Make sure you get a 2 new filters if you DIY- this stuff NEEDS MUST HAS TO BE clean. You need to run it, and then change the filter again.
This post was edited on 9/5/16 at 6:29 pm
Posted by Bama323_15
Member since Jan 2013
2100 posts
Posted on 9/5/16 at 6:33 pm to
quote:

. Assuming you moved the unit w/o bypassing hyd. you likely blew the pump shaft seal at the time of your initial repair. There should be (or sometimes is) a lever to allow the fluid to go back to tank for freewheeling. Relief should have saved it, but it could have been mal-adjusted from go. I bet it was hard to push until it went over relief?


This initial movement was made while under power. I did not make that clear in my original post.


quote:

2. When you tighetened the relief, you raised the pressure that it takes to open it. Could be a big adjustment- it's a spring that opens up a poppet under pressure- let's say it was set at 2000 psi, quarter turn could have raised it to 2500 psi. Now you would have less protection on the system.


Yep, this was what I was guessing happened in general.
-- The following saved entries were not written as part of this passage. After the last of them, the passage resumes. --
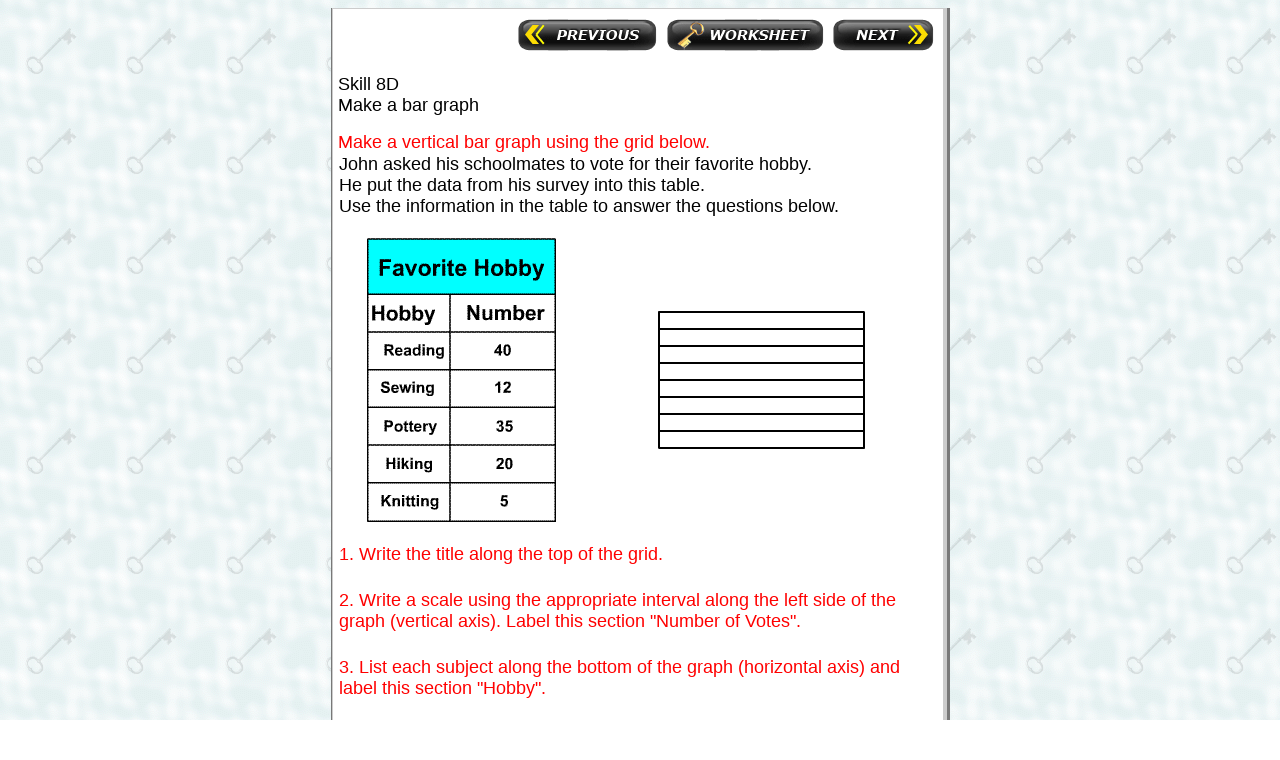

--- FILE ---
content_type: text/html
request_url: https://freemathprogram.com/members1/G12345-18/Grade5/test5/08D.htm
body_size: 7375
content:
<html xmlns:v="urn:schemas-microsoft-com:vml" xmlns:o="urn:schemas-microsoft-com:office:office" xmlns="http://www.w3.org/TR/REC-html40">

<head>
<meta name="GENERATOR" content="Microsoft FrontPage 5.0">
<meta name="ProgId" content="FrontPage.Editor.Document">
<meta http-equiv="Content-Type" content="text/html; charset=windows-1252">
<title>Grade 5 Math Skills</title>
<Script Language="JavaScript">
<!--Ulead(R) RollOverButton(TM) 1.0 Generated JavaScript. Please do not edit.
nMaxItem = 4;
NameIndex = 0;
DefaultState = 1;

MouseOverState = 2;
MouseDownState = 3;
imgCounter = 0;

ImageList = new Array();

bIsSupportOK = (
	((navigator.appName == "Netscape") && (parseInt(navigator.appVersion) >= 3 )) ||
	((navigator.appName == "Microsoft Internet Explorer") && (parseInt(navigator.appVersion) >= 4 ))
);

function AddImageToImageList(name, Default, MouseOver, MouseDown)
{
	ImageList[imgCounter] = new Array(nMaxItem);
	ImageList[imgCounter][NameIndex] = name;
	ImageList[imgCounter][DefaultState] = new Image();
	ImageList[imgCounter][DefaultState].src = Default;
	if (MouseOver != "") {
		ImageList[imgCounter][MouseOverState] = new Image();
		ImageList[imgCounter][MouseOverState].src = MouseOver;
	}
	if (MouseDown != "") {
		ImageList[imgCounter][MouseDownState] = new Image();
		ImageList[imgCounter][MouseDownState].src = MouseDown;
	}

	imgCounter++;
}

function ReplaceImage(name, state)
{
	for (i = 0; i < imgCounter; i++) {
		if (document.images[ImageList[i][NameIndex]] != null) {
			if ((name == ImageList[i][NameIndex]) && (ImageList[i][state] != null))
				document.images[name].src = ImageList[i][state].src;
		}
	}
}

// ------------
// . First:
// . You can copy the "AddImageToImageList(...)" script and
// . paste it into your HTML file to compile and
// . define your rollover button.
// . ------------

AddImageToImageList("tag_worksheet", "rollover/worksheet_normal.gif", "rollover/worksheet_over.gif", "rollover/worksheet_down.gif");
AddImageToImageList("tag_previous", "rollover/previous_normal.gif", "rollover/previous_over.gif", "rollover/previous_down.gif");
AddImageToImageList("tag_next", "rollover/next_normal.gif", "rollover/next_over.gif", "rollover/next_down.gif");


// ------------>
</Script>
</head>

<body background="graphics/bkg-keys.gif">

          <div align="center">
            <center>
<table border="0" cellpadding="5" cellspacing="0" align="center" style="border-left:2px outset #CCCCCC; border-right:7px inset #CCCCCC; border-top:1px inset #CCCCCC; border-bottom:7px inset #CCCCCC; border-collapse: collapse" bordercolor="#111111" bgcolor="#FFFFFF" width="600">    <tr>
      <td width="600" height="1" align="left" valign="top">
  <table border="0" cellpadding="0" style="border-collapse: collapse" bordercolor="#111111" width="600" height="50">
    <tr>
      <td width="120" align="center" valign="top">&nbsp;</td>
      
      <td width="120" align="center" valign="top">&nbsp;
	</td>
      
      <td width="120" align="center" valign="top">&nbsp;
	</td>
      
      <td width="109" align="center" valign="top">
	<a ONMOUSEDOWN="if (bIsSupportOK) ReplaceImage('tag_previous', MouseDownState);" ONMOUSEUP="if (bIsSupportOK) ReplaceImage('tag_previous', MouseOverState);" ONMOUSEOUT="if (bIsSupportOK) ReplaceImage('tag_previous',DefaultState);window.status=window.defaultStatus;return true" ONMOUSEOVER="if (bIsSupportOK) ReplaceImage('tag_previous', MouseOverState); window.status='';return true;" TARGET="_self" href="08C.htm">
	<IMG NAME="tag_previous" SRC="rollover/previous_normal.gif" ALT="" WIDTH="147" HEIGHT="42" BORDER="0"></a>
    </td>
      
      <td width="110" align="center" valign="top">		
	<a ONMOUSEDOWN="if (bIsSupportOK) ReplaceImage('tag_worksheet', MouseDownState);" ONMOUSEUP="if (bIsSupportOK) ReplaceImage('tag_worksheet', MouseOverState);" ONMOUSEOUT="if (bIsSupportOK) ReplaceImage('tag_worksheet',DefaultState);window.status=window.defaultStatus;return true" ONMOUSEOVER="if (bIsSupportOK) ReplaceImage('tag_worksheet', MouseOverState); window.status='';return true;" TARGET="_blank" href="../ws-5/08D.pdf">
	<IMG NAME="tag_worksheet" SRC="rollover/worksheet_normal.gif" ALT="" WIDTH="167" HEIGHT="42" BORDER="0"></a>

</td>
      <td width="110" align="center" valign="top">
      
      
<a ONMOUSEDOWN="if (bIsSupportOK) ReplaceImage('tag_next', MouseDownState);" ONMOUSEUP="if (bIsSupportOK) ReplaceImage('tag_next', MouseOverState);" ONMOUSEOUT="if (bIsSupportOK) ReplaceImage('tag_next',DefaultState);window.status=window.defaultStatus;return true" ONMOUSEOVER="if (bIsSupportOK) ReplaceImage('tag_next', MouseOverState); window.status='';return true;" TARGET="_self" href="08E.htm">
	<IMG NAME="tag_next" SRC="rollover/next_normal.gif" ALT="" WIDTH="110" HEIGHT="42" BORDER="0"></a></td>
    </tr>
  </table>
          </td>
    </tr>
    <tr>
      <td width="600" height="1" align="left" valign="top">
      <font size="4" face="Arial">Skill 8D<br>
      Make a bar graph</font><p>
      <font size="4" color="#FF0000"><span style="font-family: Arial">Make a 
      vertical bar graph using the grid below.  </span></font>      
      <table border="0" cellspacing="1" style="border-collapse: collapse" bordercolor="#111111" width="600" height="559">
        <tr>
          <td width="600" colspan="2" height="46"><p><font size="4" face="Arial">John asked his schoolmates to vote 
            for their favorite hobby. <br>
            He put the data from his survey into 
            this table.<br>
            Use the information in the table to answer the questions below.
          </font></p></td>
        </tr>
        <tr>
          <td width="246" align="center" height="325"><img src="graphics/08D/favhobby.gif" width="189" height="284"></td>
          <td width="350" align="left" height="209"><p align="center"><img src="graphics/08D/grid.gif" width="207" height="138"></td>
        </tr>
        <tr>
          <td width="596" colspan="2" height="23"><font size="4" face="Arial" color="#FF0000">1. Write the title along the top of 
            the grid.</font></td>
        </tr>
        <tr>
          <td width="596" colspan="2" height="23">&nbsp;</td>
        </tr>
        <tr>
          <td width="596" colspan="2" height="23"><font size="4" face="Arial" color="#FF0000">2. Write a scale using the 
            appropriate interval along the left side of the graph (vertical 
            axis). Label this section &quot;Number of Votes&quot;.</font></td>
        </tr>
        <tr>
          <td width="596" colspan="2" height="23">&nbsp;</td>
        </tr>
        <tr>
          <td width="596" colspan="2" height="23"><font size="4" face="Arial" color="#FF0000">3. List each subject along the 
            bottom of the graph (horizontal axis) and label this section 
            &quot;Hobby&quot;.</font></td>
        </tr>
        <tr>
          <td width="596" colspan="2" height="23">&nbsp;</td>
        </tr>
        <tr>
          <td width="596" colspan="2" height="23"><font size="4" face="Arial" color="#FF0000">4. Use the data in the table to draw 
            a vertical bar for each subject. <br>
            Color each bar.</font></td>
        </tr>
      </table>
      <p></td>
    </tr>
    </table>
            </center>
</div>
          <div align="center">
            <center>
            </center>
          </div>

</body>

</html>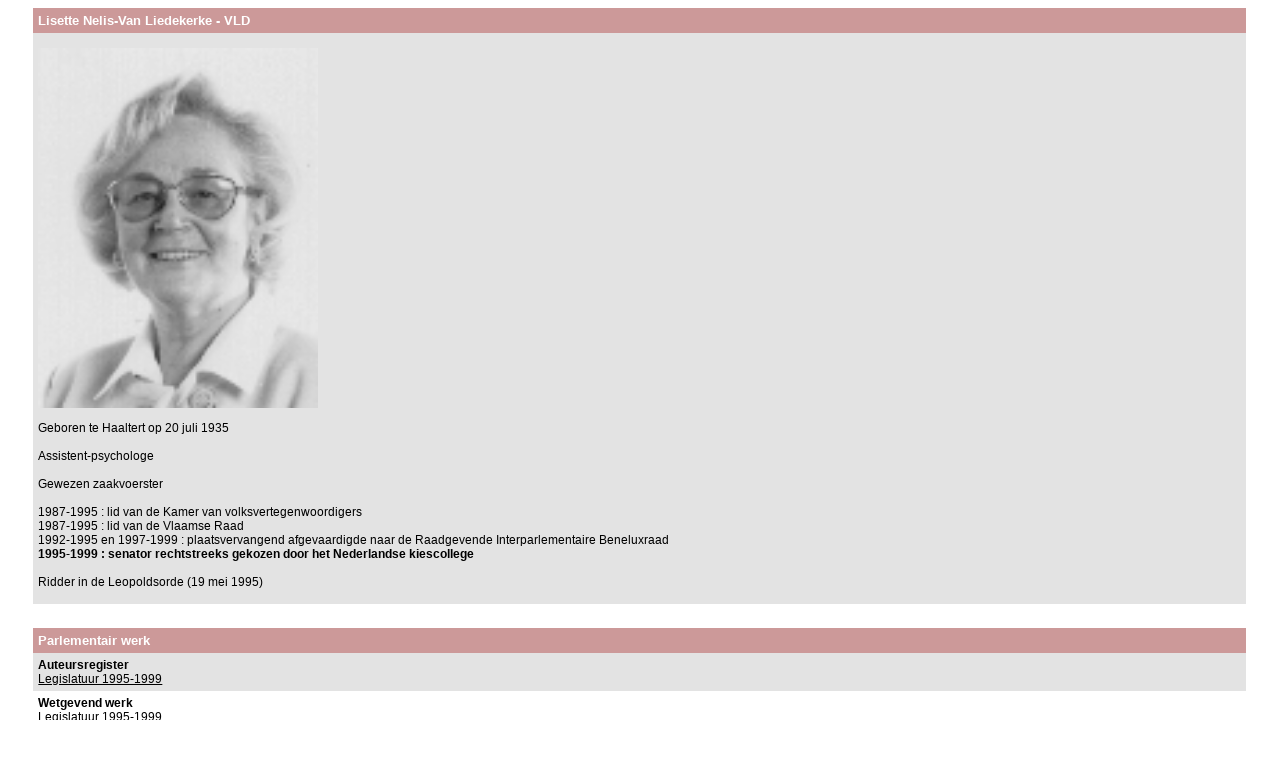

--- FILE ---
content_type: text/html; charset=ISO-8859-1
request_url: https://www.senate.be/www/?MIval=showSenator&ID=361&LANG=nl
body_size: 1549
content:
<!DOCTYPE html>
<HEAD><TITLE>Lisette Nelis-Van Liedekerke</TITLE>
<LINK REL="stylesheet" HREF="/css/content.css" TYPE="text/css"> 
<meta content="text/html; charset=iso-8859-1" http-equiv="content-type">
<link rel="stylesheet" href="https://www.senate.be/css/content.css" type="text/css">

</HEAD>
<BODY>









<TABLE WIDTH="100%" border="0" cellspacing="0" cellpadding="5">

































<TR BGCOLOR="#E3E3E3">
<TH colspan="3" ALIGN="LEFT">Lisette Nelis-Van Liedekerke - VLD            
</TH>	
</TR>
<TR BGCOLOR="#E3E3E3">
	<TD colspan="3">

	</TD>
</TR>
<TR BGCOLOR="#E3E3E3">
	<TD>
	<IMG height="360" SRC="/www/?MItabObj=persoon&MIcolObj=foto&MInamObj=persoonid&MIvalObj=361&MItypeObj=image/gif" ALT="">
	</TD>
	<TD>

&nbsp;</TD>
</TR>




























	





















<TR BGCOLOR="#E3E3E3">
	<TD colspan="3">
			 Geboren te Haaltert op 20 juli
			 1935<BR><BR>Assistent-psychologe<BR><BR>Gewezen zaakvoerster <BR> <BR>1987-1995
			 : lid van de Kamer van volksvertegenwoordigers<BR>1987-1995 : lid van de
			 Vlaamse Raad<BR> 1992-1995 en 1997-1999 : plaatsvervangend afgevaardigde naar
			 de Raadgevende Interparlementaire Beneluxraad <BR> <B>1995-1999 : senator
			 rechtstreeks gekozen door het Nederlandse kiescollege </B> <BR> <BR>Ridder in
			 de Leopoldsorde (19 mei 1995) 

</TD>
</TR> 



<TR BGCOLOR="#E3E3E3">
	<TD colspan="3"></TD>
</TR> 



<TR><TD colspan="3">&nbsp;</TD></TR>


<TR><TH colspan="3" ALIGN="LEFT">Parlementair werk</TH></TR> 
<TR BGCOLOR="#E3E3E3">
	<TD colspan="3"><b>Auteursregister</b>
<BR>

	
		<A HREF=/www/?MIval=Registers/List&ACTIE=A&ID=361&LEG=1&LANG=nl>Legislatuur 1995-1999</A>
		&nbsp;&nbsp;&nbsp;&nbsp;&nbsp;
	
	</TD>
</TR>



<TR BGCOLOR="#FFFFFF">
	<TD colspan="3"><b>Wetgevend werk</b>
<BR>

	
		<A HREF=/www/?MIval=Dossiers/SenatorWetgevendWerk&ID=361&LEG=1&LANG=nl>Legislatuur 1995-1999</A>
		&nbsp;&nbsp;&nbsp;&nbsp;&nbsp;
	
	</TD>
</TR>


<TR BGCOLOR="#E3E3E3">
	<TD colspan="3"><b>Schriftelijke vragen</b>
<BR>

	
		<A HREF=/www/?MIval=Vragen/ResultSV&LEG=1&senatorID=361&LANG=nl>Legislatuur 1995-1999</A>
		&nbsp;&nbsp;&nbsp;&nbsp;&nbsp;
	
	</TD>
</TR>


<TR BGCOLOR="#FFFFFF">
	<TD colspan="3"><b>Mondelinge vragen</b>
<BR>

	
	
		<A HREF=/www/?MIval=Vragen/ResultMV&LEG=1&rDAT=1&senatorID=361&LANG=nl>Legislatuur 1995-1999</A>
		&nbsp;&nbsp;&nbsp;&nbsp;&nbsp;
	
	</TD>
</TR>


<TR BGCOLOR="#E3E3E3">
	<TD colspan="3"><b>Vragen om uitleg</b>
<BR>

	
	
		<A HREF=/www/?MIval=Vragen/ResultVOU&LEG=1&rDAT=1&senatorID=361&LANG=nl>Legislatuur 1995-1999</A>
		&nbsp;&nbsp;&nbsp;&nbsp;&nbsp;
	
	</TD>
</TR>


<TR><TD colspan="3">&nbsp;</TD></TR>
<TR><TH colspan="3" ALIGN="LEFT">Huidig lidmaatschap van commissies</TH></TR> 

<TR><TD colspan="3">&nbsp;</TD></TR>


</TABLE>

<TABLE WIDTH="100%" border="0" cellspacing="0" cellpadding="5">
<TR><TH colspan="3" ALIGN="LEFT">Lidmaatschap van commissies sinds 1995</TH></TR> 






<tr>
<td>12/7/1995-23/1/1997</td>
<td>Plaatsvervanger                                             </td>
<td><a href=/www/?MIval=WieIsWie/Commissie&COMID=27&LANG=nl>Commissie voor de Justitie</a></td>
</tr>






<tr>
<td>12/7/1995-5/5/1999</td>
<td>Plaatsvervanger                                             </td>
<td><a href=/www/?MIval=WieIsWie/Commissie&COMID=29&LANG=nl>Commissie voor de Financiën en voor de Economische Aangelegenheden</a></td>
</tr>






<tr>
<td>12/7/1995-5/5/1999</td>
<td>Lid                                                         </td>
<td><a href=/www/?MIval=WieIsWie/Commissie&COMID=33&LANG=nl>Commissie voor de Sociale Aangelegenheden</a></td>
</tr>






<tr>
<td>12/7/1995-5/5/1999</td>
<td>Lid                                                         </td>
<td><a href=/www/?MIval=WieIsWie/Commissie&COMID=31&LANG=nl>Federaal adviescomité voor de Europese Aangelegenheden : delegatie van de Senaat</a></td>
</tr>






<tr>
<td>30/11/1995-5/5/1999</td>
<td>Lid                                                         </td>
<td><a href=/www/?MIval=WieIsWie/Commissie&COMID=36&LANG=nl>Adviescomité voor gelijke kansen voor vrouwen en mannen</a></td>
</tr>






<tr>
<td>18/3/1999-5/5/1999</td>
<td>Plaatsvervanger                                             </td>
<td><a href=/www/?MIval=WieIsWie/Commissie&COMID=26&LANG=nl>Commissie voor de Institutionele Aangelegenheden</a></td>
</tr>






<tr>
<td>25/3/1999-5/5/1999</td>
<td>Lid                                                         </td>
<td><a href=/www/?MIval=WieIsWie/Commissie&COMID=34&LANG=nl>Controlecommissie betreffende de verkiezingsuitgaven en de boekhouding van de politieke partijen : afvaardiging Senaat</a></td>
</tr>







</TABLE>

<!--------------------------------------------------->
<script>
// using jQuery
$('video,audio').mediaelementplayer({
    defaultVideoWidth: 480,
    defaultVideoHeight: 360,
    features: ['playpause','progress','current','duration','volume'],
});
</script>



<script defer src="https://static.cloudflareinsights.com/beacon.min.js/vcd15cbe7772f49c399c6a5babf22c1241717689176015" integrity="sha512-ZpsOmlRQV6y907TI0dKBHq9Md29nnaEIPlkf84rnaERnq6zvWvPUqr2ft8M1aS28oN72PdrCzSjY4U6VaAw1EQ==" data-cf-beacon='{"version":"2024.11.0","token":"b2f1408fb7964685ac43f43f9637b127","server_timing":{"name":{"cfCacheStatus":true,"cfEdge":true,"cfExtPri":true,"cfL4":true,"cfOrigin":true,"cfSpeedBrain":true},"location_startswith":null}}' crossorigin="anonymous"></script>
</BODY>
</HTML>

<!-- page cached [Fri Jan 30 09:53:52 2026] -->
However, since hydraulic systems are new to me I was not 100% certain.

quote:

3. Either the pump seal decided to let go at the time of the initial repair, or the pushing it over relief caused it, sounds like the shaft seal failed first (obvious, right?) but the metal noise means pump failure, or worse- you cooked both pumps, the other pump, or one or both of the drive motors beacuse of a lack of oil (we don't know where). Remember, the oil on that system is not closed loop (meaning both pumps share a common reservoir). So, yeah, you may have a catastrophically leaking shaft seal, but you may have killed the other pump, one or both of the motors, or the pump you are diagnosing because of oil starvation due to seal failure at the leaky pump.


I really had not considered that possibility until you mentioned it.

Currently I am planning on ordering a completely new pump and was planning on talking with a technician to make sure the relief mechanism comes pre set on a new pump as I don't want to attempt to set it.

Also found a video of the exact model pump I have. This guy is doing a complete rebuild on the pump.

Pump Rebuild

Definitely looks like something that I will attempt with the old pump at some point.

Thanks for the advice.
(I am stubborn enough to always think I can figure this stuff out eventually. Most of the time it works out. Sometimes I end up costing myself extra time and money.)




ETA: You added-


ETA- read your last post. Rotating group on the pump or shaft bearing/bushing sounds like it's shot. You are probably in the right direction, but no guarantees something else didn't die in the process- i.e. motor seals are good, but the rotating group is scarred, causing internal leakage and loss of performance. Make sure you get a 2 new filters if you DIY- this stuff NEEDS MUST HAS TO BE clean. You need to run it, and then change the filter again.
This post was edited on 9/5 at 6:29 pm


Thanks. Will do. Was also going to research how to do system flush.